With Okinawa nearly secured, Hambleton and her sister ships deployed to the East China Sea in mid-July to begin massive sweeping of mines of this area. In a month they cleared more than 600 mi from the 7200 sqmi area in one of the largest sweep operations yet launched. Hambleton was in the East China Sea for a second such mission when Japanese acceptance of peace terms was announced 15 August. Joining Admiral William F. Halsey's 3rd Fleet off Tokyo, Hambleton steamed into Tokyo Bay 28 August to clear the way for the occupation forces. In the next few months Hambleton swept a total of 184 mines from Japanese minefields in various straits and channels. During this period she rode out four typhoons, one of which battered her with 60 ft waves. Departing Japanese waters 20 November, Hambleton steamed via Eniwetok, Pearl Harbor, and San Diego to Norfolk arriving late December.

===1946–1955===
Based at Charleston, South Carolina, the veteran minesweeper maintained an operational pattern that kept her prepared for the emerging Cold War struggle. During the next decade Hambleton participated in fleet and tactical exercises in the Caribbean and along the East Coast. In 1949, 1952, and 1954 she deployed to the Mediterranean and operated with the 6th Fleet from the shores of North Africa to the turbulent Middle East.

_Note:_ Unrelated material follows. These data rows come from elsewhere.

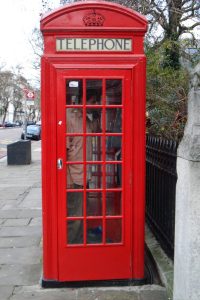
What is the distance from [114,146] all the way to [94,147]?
7.4 inches

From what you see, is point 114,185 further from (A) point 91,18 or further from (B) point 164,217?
(A) point 91,18

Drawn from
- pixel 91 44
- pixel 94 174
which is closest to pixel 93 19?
pixel 91 44

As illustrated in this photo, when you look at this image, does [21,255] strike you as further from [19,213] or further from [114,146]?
[19,213]

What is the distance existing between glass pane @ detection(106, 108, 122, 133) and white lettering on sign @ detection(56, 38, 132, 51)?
22.2 inches

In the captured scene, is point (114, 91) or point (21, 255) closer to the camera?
point (114, 91)

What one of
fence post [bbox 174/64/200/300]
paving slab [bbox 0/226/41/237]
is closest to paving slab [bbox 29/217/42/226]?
paving slab [bbox 0/226/41/237]

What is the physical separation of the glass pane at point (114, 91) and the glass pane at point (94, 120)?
0.45 feet

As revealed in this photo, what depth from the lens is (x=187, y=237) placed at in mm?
3096

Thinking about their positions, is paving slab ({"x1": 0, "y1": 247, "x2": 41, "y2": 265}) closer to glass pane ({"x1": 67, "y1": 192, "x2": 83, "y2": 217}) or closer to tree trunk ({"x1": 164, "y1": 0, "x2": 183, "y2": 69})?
glass pane ({"x1": 67, "y1": 192, "x2": 83, "y2": 217})

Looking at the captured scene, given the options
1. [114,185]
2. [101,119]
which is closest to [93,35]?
[101,119]

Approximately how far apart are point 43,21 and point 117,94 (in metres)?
0.94

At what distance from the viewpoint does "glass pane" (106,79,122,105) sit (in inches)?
161

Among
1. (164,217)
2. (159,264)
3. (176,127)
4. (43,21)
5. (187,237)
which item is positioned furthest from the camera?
(176,127)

After returning to Charleston from her third Mediterranean cruise on 6 July 1954, Hambleton decommissioned on 15 January 1955, and entered the Atlantic Reserve Fleet. She was reclassified DD-455 the same day.

Hambleton was stricken from the Naval Vessel Register on 1 June 1971. She was sold 22 November 1972 and broken up for scrap.

==Awards==
Hambleton received seven battle stars for World War II service.